By comparison – and despite the fact that global investments in renewable energy have risen dramatically over the last decade – plants that use renewable sources to produce electricity account for only 6.5 percent of the total.
The IEA’s Clean Energy Progress Report notes that countries have spent $17 billion on renewable energy and energy efficiency research during the last 10 years — less than a third of the $56 billion directed to nuclear energy research.
Meanwhile, as much as $22 billion has gone toward fossil fuel research during the same period.
The report describes a brief period – for all intents and purposes, calendar year 2009 – when governments saw renewable energy as a way to claw their way back from the global economic crisis. But once various public stimulus programs ran their course, spending levels began to decline, in some cases dramatically.

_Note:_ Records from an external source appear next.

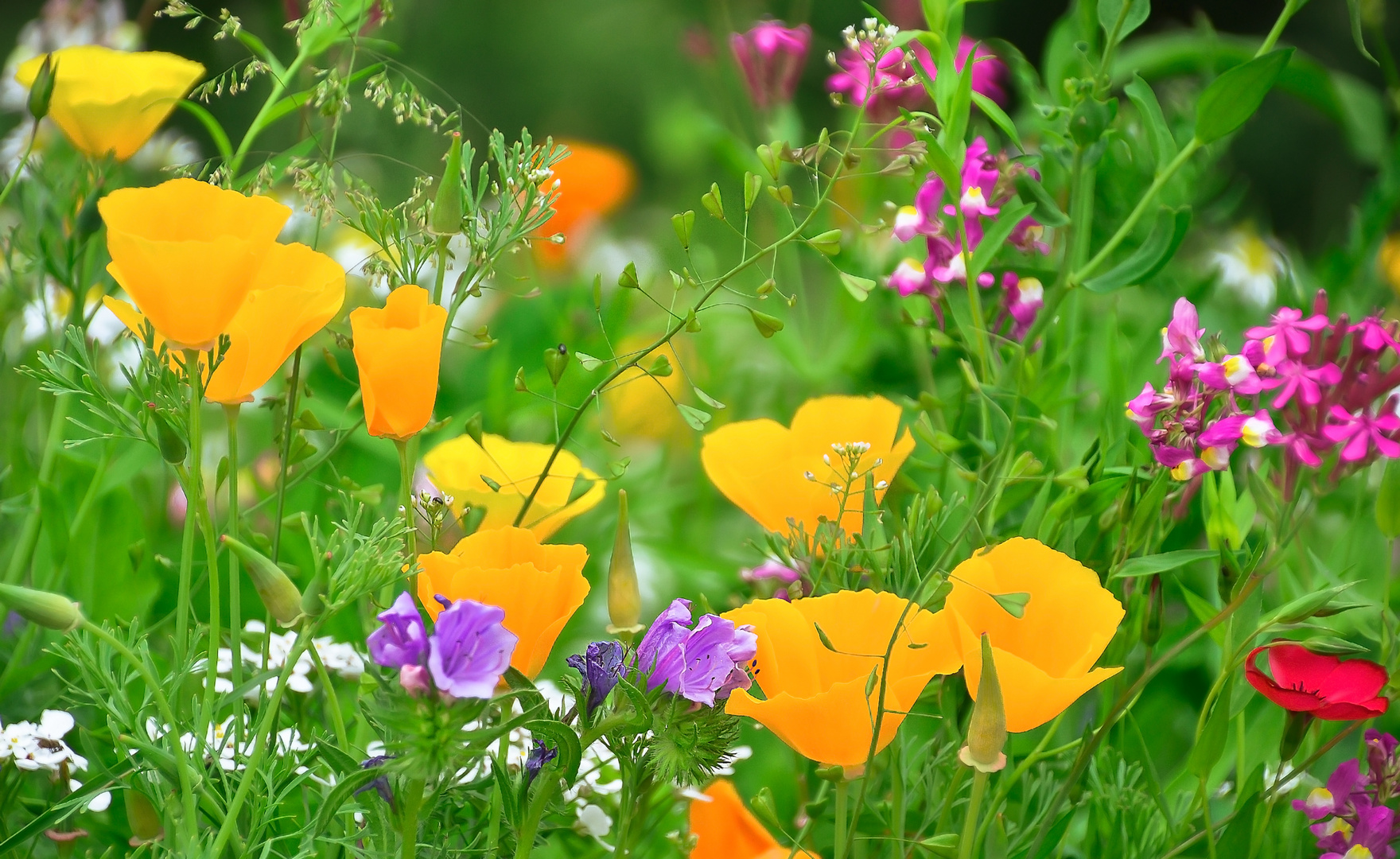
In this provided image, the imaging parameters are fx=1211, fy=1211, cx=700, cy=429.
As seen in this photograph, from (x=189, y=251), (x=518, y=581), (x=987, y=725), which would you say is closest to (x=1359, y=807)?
(x=987, y=725)

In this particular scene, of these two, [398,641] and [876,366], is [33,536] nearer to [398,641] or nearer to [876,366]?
[398,641]

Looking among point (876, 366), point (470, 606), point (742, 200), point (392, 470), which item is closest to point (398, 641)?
point (470, 606)

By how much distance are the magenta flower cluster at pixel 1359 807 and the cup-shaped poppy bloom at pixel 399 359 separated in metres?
0.33

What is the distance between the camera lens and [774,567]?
1.58 feet

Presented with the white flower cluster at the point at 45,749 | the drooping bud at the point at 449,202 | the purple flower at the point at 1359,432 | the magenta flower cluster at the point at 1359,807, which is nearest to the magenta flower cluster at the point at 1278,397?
the purple flower at the point at 1359,432

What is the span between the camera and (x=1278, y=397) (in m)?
0.38

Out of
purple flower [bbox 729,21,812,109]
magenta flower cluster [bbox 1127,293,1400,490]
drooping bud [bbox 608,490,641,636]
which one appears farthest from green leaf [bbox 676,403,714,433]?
purple flower [bbox 729,21,812,109]

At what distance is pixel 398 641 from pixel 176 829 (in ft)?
0.37

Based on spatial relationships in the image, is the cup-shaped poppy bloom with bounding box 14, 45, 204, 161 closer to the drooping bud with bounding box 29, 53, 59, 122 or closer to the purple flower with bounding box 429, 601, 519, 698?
the drooping bud with bounding box 29, 53, 59, 122

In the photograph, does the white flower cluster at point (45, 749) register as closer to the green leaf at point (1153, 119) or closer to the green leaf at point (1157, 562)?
the green leaf at point (1157, 562)

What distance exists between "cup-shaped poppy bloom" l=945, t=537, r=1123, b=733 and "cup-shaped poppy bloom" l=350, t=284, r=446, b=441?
16cm

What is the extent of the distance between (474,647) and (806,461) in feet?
0.52

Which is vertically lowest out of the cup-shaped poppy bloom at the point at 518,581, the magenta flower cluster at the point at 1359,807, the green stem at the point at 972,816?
the magenta flower cluster at the point at 1359,807

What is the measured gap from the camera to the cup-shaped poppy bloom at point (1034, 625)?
0.32 m
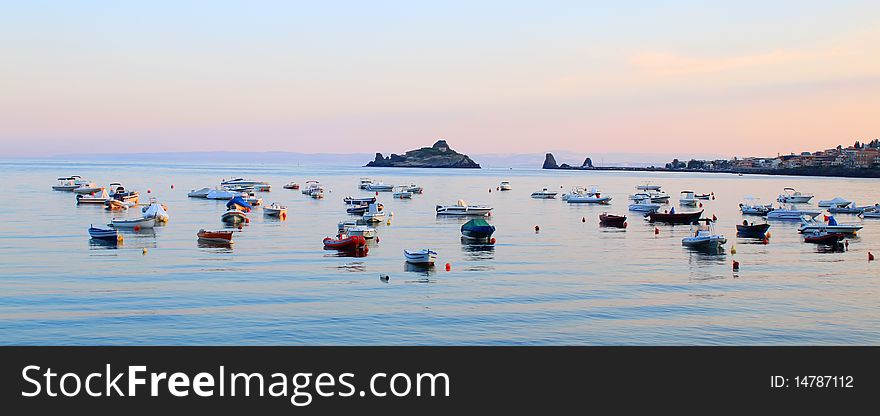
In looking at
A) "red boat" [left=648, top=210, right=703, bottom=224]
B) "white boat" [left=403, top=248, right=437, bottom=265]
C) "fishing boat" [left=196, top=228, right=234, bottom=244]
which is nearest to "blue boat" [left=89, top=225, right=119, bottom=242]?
"fishing boat" [left=196, top=228, right=234, bottom=244]

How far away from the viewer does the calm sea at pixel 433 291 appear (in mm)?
30859

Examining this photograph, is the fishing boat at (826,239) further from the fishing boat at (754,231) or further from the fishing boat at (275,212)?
the fishing boat at (275,212)

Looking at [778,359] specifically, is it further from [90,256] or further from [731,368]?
[90,256]

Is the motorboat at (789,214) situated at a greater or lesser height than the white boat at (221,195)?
lesser

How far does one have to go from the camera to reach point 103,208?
345ft

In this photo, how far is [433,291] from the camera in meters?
40.3

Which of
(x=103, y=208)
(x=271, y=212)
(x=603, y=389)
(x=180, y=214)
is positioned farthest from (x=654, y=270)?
(x=103, y=208)

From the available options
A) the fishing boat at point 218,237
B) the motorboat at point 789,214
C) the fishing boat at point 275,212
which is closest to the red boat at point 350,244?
the fishing boat at point 218,237

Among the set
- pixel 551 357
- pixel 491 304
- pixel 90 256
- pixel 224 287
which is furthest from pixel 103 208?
pixel 551 357

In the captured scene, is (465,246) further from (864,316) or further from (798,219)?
(798,219)

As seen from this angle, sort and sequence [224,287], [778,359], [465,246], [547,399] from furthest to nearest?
[465,246] < [224,287] < [778,359] < [547,399]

The IEA, in effect, is urging that this new trend be reversed, and that fossil fuel subsidies ought to be phased out, while governments once and for all establish a price for carbon emissions.
At the same time, “Higher spending levels [for renewable energy] must be sustained over the long term and spending priorities need to shift [away from nuclear and fossil fuels.”
One they return home, the IEA said, energy ministers should become advocates in their respective countries for more generous incentives for private sector investments in energy projects, using tax credits, “innovative public/private partnerships,” and “market-creating mechanisms.”
The right combination of policies and could deliver nothing short of “a clean energy revolution,” the report said.